Delta arranged for $2.6 billion in new borrowing and drew down an additional $3 billion in cash on an existing credit line, Bastian revealed. And he said about 13,000 of Delta’s more than 90,000 employees have agreed to take voluntary unpaid leaves.
He also defended past spending by the company, saying that most of the profits in recent years went into new aircraft and employees, not to share repurchases or dividends that benefit shareholders.
Earlier this week Bastian wrote another letter to employees in which he said the airline would cut 70% of it scheduled flights and park 600 of its jets, more than half of its fleet.
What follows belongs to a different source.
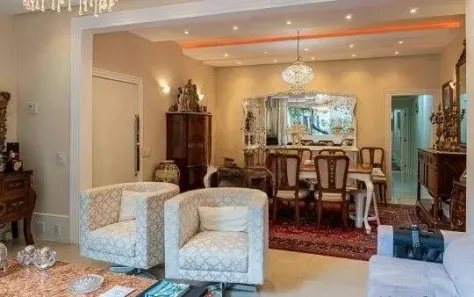 Apartamento com 3 Quartos à venda, 144m² no Copacabana, Rio de Janeiro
He also warned that involuntary furloughs or pay cuts might be necessary.
“I know everyone is concerned about the security of your jobs and pay. Given the uncertainty about the duration of this crisis, we are not yet at a point to make any decisions,” he wrote on Wednesday. “And those are very painful decisions to even consider. In this unpredictable environment we can’t take any options off the table, but any steps that would affect your jobs or pay rates would be the absolute last thing we would do, and only if necessary to secure Delta’s long-term future.”
Labor leaders throughout the airline industry have joined with management in an effort to win quick approval of a $50 billion bailout of the nation’s passenger airlines and an additional $8 billion for the nation’s air cargo carriers. Management and union leadership at American Airlines sent a similar joint letter to Congressional leaders on Friday morning.
While there is significant bipartisan support in Congress for a bailout, the first version of the bill announced by Senate Republicans had all the aid going to airlines in the form of loan guarantees rather than half loans and half grants, as requested by the airlines.
United’s letter did not say whether it would need that mix of grants and loans, or if it could avoid payroll cost cuts if it got only loans rather than the requested $25 billion in grants.